Isn’t it the funniest thing how we hype up this miraculous holiday and then when the time finally comes for the whole production to come together, we’re so tuckered out we’re like, … “totally next year”.
Oh the hope we carry into the New Year.
Case in point:
Last year, after many many years of wishing and wanting lights outside, we finally plunged down mucho dinero to buy those outdoor lights and the clips. We were all so eager to get them up. Light them. And….well, I’m not sure what we expected to happen after that. It may have actually happened had we finished the job. But seriously, who knew the peaks of our roof were that steep? Who knew???? Had we known we may have not have attempted to get up there and try to hang them. So we smarted up. We decided to leave the peaks for last. Then guess what happened, we were tuckered out about trying to figure out how to survive the peaks we decided to put it off for tomorrow. But tomorrow became next week and then next week somehow became next Christmas. But we all know hat happened to the lights right? Well, they came down in June after never have been lit because we found the amusement of our friends was not at all amusing to us. So they went down. Maybe next Christmas. Because life will get easier. Or we’ll be rich that we can hire someone to do our dirty work. Then afford to pay them off after they sue us because they fell off our roof.
+---+
* **What to do**:
(A) Pull out every line in the entries below that contains the word "distance". Case matters.
(B) Resume the holiday-lights story above and carry it on past its final line.
The holiday-lights story and the entries come from separate sources.

* **Given records**:
+---+
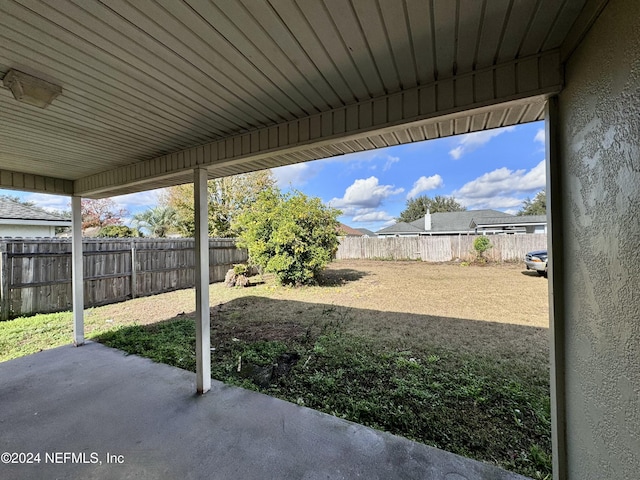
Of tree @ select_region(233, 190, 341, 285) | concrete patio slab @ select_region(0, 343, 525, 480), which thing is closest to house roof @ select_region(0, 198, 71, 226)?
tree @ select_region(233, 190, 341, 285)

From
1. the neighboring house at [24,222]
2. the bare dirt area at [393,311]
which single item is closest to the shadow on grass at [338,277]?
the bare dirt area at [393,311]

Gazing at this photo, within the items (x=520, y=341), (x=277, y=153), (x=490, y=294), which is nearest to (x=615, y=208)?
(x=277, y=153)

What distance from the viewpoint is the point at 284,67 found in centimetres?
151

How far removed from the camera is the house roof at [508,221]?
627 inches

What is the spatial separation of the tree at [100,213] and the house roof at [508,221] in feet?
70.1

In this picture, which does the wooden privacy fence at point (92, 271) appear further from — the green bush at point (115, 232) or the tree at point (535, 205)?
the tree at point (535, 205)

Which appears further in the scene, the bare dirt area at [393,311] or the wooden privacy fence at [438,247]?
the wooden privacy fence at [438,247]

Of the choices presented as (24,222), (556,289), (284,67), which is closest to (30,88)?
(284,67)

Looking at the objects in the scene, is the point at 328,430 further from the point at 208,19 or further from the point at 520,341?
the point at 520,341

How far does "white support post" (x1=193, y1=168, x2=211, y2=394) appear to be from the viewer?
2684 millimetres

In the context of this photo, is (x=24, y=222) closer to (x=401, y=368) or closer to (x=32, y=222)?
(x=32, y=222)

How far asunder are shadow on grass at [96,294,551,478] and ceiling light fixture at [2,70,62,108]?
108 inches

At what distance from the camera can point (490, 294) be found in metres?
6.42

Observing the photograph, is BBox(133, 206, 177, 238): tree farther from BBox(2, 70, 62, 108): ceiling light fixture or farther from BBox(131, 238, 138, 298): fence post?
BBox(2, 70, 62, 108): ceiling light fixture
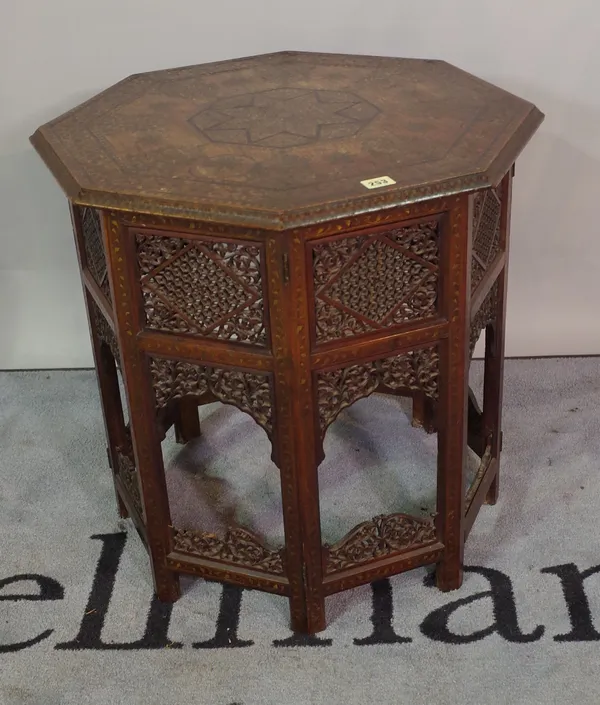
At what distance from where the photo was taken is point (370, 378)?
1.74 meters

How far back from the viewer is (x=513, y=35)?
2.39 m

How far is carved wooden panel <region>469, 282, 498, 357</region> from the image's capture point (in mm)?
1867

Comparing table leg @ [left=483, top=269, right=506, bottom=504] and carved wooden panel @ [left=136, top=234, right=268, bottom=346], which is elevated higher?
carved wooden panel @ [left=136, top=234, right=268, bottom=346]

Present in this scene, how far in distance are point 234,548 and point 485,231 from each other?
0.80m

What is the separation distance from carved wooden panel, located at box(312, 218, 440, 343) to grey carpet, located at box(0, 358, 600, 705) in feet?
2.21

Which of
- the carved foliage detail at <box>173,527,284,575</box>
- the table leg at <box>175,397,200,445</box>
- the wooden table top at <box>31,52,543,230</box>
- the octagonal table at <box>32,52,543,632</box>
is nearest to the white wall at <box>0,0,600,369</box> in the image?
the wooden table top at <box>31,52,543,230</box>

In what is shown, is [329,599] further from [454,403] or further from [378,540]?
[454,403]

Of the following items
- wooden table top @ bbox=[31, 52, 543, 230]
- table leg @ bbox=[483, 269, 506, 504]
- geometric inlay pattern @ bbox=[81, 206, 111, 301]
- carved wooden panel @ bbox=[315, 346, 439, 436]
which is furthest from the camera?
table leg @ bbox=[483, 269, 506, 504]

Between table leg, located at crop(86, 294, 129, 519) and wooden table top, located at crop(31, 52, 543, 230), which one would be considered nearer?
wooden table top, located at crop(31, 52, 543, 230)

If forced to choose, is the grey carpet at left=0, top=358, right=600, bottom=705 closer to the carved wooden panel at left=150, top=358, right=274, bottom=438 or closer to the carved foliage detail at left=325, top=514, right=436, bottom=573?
+---+
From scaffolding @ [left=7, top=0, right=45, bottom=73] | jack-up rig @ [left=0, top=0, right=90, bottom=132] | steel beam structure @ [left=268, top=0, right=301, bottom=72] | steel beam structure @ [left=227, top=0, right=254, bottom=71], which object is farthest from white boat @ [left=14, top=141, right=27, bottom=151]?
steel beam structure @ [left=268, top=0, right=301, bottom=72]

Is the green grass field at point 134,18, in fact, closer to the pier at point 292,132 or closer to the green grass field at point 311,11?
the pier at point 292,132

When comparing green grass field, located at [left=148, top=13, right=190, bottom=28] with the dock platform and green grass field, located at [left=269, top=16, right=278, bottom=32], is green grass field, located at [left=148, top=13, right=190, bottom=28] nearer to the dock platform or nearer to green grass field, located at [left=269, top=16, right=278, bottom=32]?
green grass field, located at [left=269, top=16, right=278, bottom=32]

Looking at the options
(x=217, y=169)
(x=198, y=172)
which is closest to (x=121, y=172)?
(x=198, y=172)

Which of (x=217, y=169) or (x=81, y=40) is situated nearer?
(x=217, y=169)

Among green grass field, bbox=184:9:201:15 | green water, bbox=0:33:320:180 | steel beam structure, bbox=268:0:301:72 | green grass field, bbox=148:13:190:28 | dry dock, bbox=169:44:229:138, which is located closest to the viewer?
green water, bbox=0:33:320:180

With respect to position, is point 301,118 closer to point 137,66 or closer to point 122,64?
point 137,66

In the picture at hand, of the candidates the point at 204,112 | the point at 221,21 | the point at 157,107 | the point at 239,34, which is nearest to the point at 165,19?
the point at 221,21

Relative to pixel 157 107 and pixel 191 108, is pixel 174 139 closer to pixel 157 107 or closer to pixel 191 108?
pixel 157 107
+---+
* **Responses**:
(A)
What distance from the viewpoint is the point at 284,67 found in centimetres?
At what distance from the camera can point (490, 294) be found in metres?
At what distance from where the photo was taken is point (370, 378)?
Present in this scene, how far in distance are point 234,548 and point 485,231 from each other?
What is the separation distance from carved wooden panel, located at box(312, 218, 440, 343) to grey carpet, located at box(0, 358, 600, 705) in feet?

(B)
Well, this year, I found this little book called What God Wants for Christmas.
It is an interactive book that is a word for word narration of the story of the birth of Christ by the angel David. You read the story and as you read you unwrap 7 tiny gifts. It is a hands on way for children to learn about Christams. The resaon for the season, if you will.
Well, things were crazy with the white elephant and family that the wrapped book couldn’t be found until the very end, and by that point, Cole was all like, “open my car!”
“OPEN MY CARS!”
So I obliged my little man because his joy was just so beautiful. So pure.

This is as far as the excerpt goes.